◆ **Set exercise**: Write the data out again, exactly as given.

[Spatial reasoning dataset excerpts]
** Start **

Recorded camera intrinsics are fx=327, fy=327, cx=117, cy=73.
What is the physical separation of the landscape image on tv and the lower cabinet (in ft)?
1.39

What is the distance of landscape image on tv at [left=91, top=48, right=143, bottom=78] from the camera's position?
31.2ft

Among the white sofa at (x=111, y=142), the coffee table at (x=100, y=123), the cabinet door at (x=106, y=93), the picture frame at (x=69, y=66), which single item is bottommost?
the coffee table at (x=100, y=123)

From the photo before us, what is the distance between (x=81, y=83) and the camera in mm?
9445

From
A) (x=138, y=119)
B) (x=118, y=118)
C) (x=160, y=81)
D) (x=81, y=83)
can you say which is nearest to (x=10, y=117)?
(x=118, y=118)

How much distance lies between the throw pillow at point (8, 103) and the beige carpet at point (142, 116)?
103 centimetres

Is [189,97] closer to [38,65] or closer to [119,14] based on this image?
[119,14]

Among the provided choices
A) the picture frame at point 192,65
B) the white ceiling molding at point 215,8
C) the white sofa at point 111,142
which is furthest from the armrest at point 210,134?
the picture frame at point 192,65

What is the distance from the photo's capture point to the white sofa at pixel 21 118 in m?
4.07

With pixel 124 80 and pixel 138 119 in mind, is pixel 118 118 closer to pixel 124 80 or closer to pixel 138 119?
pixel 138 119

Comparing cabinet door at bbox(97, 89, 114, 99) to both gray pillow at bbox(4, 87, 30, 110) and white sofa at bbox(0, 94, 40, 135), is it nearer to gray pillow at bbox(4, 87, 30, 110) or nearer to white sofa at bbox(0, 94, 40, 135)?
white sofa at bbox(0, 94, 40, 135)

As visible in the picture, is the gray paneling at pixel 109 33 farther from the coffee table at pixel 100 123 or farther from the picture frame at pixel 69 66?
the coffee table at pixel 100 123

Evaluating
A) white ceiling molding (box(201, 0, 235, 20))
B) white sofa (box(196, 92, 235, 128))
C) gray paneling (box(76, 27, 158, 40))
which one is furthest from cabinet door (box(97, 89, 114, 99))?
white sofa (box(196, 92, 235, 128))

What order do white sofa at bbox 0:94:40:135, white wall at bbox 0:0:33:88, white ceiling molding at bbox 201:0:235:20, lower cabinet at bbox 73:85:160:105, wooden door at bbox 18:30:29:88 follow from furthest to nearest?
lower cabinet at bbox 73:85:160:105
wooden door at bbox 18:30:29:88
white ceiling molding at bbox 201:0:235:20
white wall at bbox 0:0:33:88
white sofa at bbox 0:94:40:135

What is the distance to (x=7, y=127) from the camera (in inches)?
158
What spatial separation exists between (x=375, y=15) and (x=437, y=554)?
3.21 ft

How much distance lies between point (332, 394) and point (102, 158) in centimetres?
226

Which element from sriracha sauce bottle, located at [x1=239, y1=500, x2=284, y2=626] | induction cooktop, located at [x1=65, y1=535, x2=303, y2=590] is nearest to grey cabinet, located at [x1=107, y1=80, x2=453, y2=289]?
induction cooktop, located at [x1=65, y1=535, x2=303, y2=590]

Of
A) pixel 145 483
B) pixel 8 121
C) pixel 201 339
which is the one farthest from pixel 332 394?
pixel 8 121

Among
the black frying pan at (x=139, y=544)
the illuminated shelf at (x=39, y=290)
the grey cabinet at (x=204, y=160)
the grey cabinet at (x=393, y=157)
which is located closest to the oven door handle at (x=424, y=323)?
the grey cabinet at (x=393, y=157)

** End **

◆ **Output**:
Recorded camera intrinsics are fx=327, fy=327, cx=117, cy=73.
What is the physical separation of the landscape image on tv and the lower cabinet (in ft)?
1.39

What is the distance of landscape image on tv at [left=91, top=48, right=143, bottom=78] from the camera's position?
31.2ft

Among the white sofa at (x=111, y=142), the coffee table at (x=100, y=123), the cabinet door at (x=106, y=93), the picture frame at (x=69, y=66), which single item is bottommost?
the coffee table at (x=100, y=123)

From the photo before us, what is the distance between (x=81, y=83) and the camera in mm?
9445

From
A) (x=138, y=119)
B) (x=118, y=118)
C) (x=160, y=81)
D) (x=81, y=83)
can you say which is nearest to (x=10, y=117)?
(x=118, y=118)

How much distance lies between the throw pillow at point (8, 103) and the beige carpet at point (142, 116)?
103 centimetres

Is [189,97] closer to [38,65] or closer to [119,14] based on this image?
[119,14]

Among the provided choices
A) the picture frame at point 192,65
B) the white ceiling molding at point 215,8
C) the white sofa at point 111,142
which is furthest from the armrest at point 210,134?
the picture frame at point 192,65

What is the distance from the photo's capture point to the white sofa at pixel 21 118 in m?
4.07

With pixel 124 80 and pixel 138 119 in mind, is pixel 118 118 closer to pixel 124 80 or closer to pixel 138 119?
pixel 138 119

Comparing cabinet door at bbox(97, 89, 114, 99) to both gray pillow at bbox(4, 87, 30, 110) and white sofa at bbox(0, 94, 40, 135), is it nearer to gray pillow at bbox(4, 87, 30, 110) or nearer to white sofa at bbox(0, 94, 40, 135)?
white sofa at bbox(0, 94, 40, 135)

As visible in the picture, is the gray paneling at pixel 109 33 farther from the coffee table at pixel 100 123 or farther from the picture frame at pixel 69 66?
the coffee table at pixel 100 123

Evaluating
A) white ceiling molding (box(201, 0, 235, 20))
B) white sofa (box(196, 92, 235, 128))
C) gray paneling (box(76, 27, 158, 40))
which one is furthest from cabinet door (box(97, 89, 114, 99))?
white sofa (box(196, 92, 235, 128))

What order do white sofa at bbox 0:94:40:135, white wall at bbox 0:0:33:88, white ceiling molding at bbox 201:0:235:20, lower cabinet at bbox 73:85:160:105, wooden door at bbox 18:30:29:88 follow from furthest to nearest?
lower cabinet at bbox 73:85:160:105
wooden door at bbox 18:30:29:88
white ceiling molding at bbox 201:0:235:20
white wall at bbox 0:0:33:88
white sofa at bbox 0:94:40:135

What is the distance to (x=7, y=127) from the camera (in inches)?
158
What spatial separation exists between (x=375, y=15) and (x=437, y=554)?
3.21 ft

How much distance lies between point (332, 394) and point (102, 158) in centimetres?
226

Which element from sriracha sauce bottle, located at [x1=239, y1=500, x2=284, y2=626] | induction cooktop, located at [x1=65, y1=535, x2=303, y2=590] is nearest to grey cabinet, located at [x1=107, y1=80, x2=453, y2=289]?
induction cooktop, located at [x1=65, y1=535, x2=303, y2=590]

Of
A) pixel 145 483
B) pixel 8 121
C) pixel 201 339
which is the one farthest from pixel 332 394?
pixel 8 121

Among
the black frying pan at (x=139, y=544)
the illuminated shelf at (x=39, y=290)
the grey cabinet at (x=204, y=160)
the grey cabinet at (x=393, y=157)
which is located closest to the oven door handle at (x=424, y=323)?
the grey cabinet at (x=393, y=157)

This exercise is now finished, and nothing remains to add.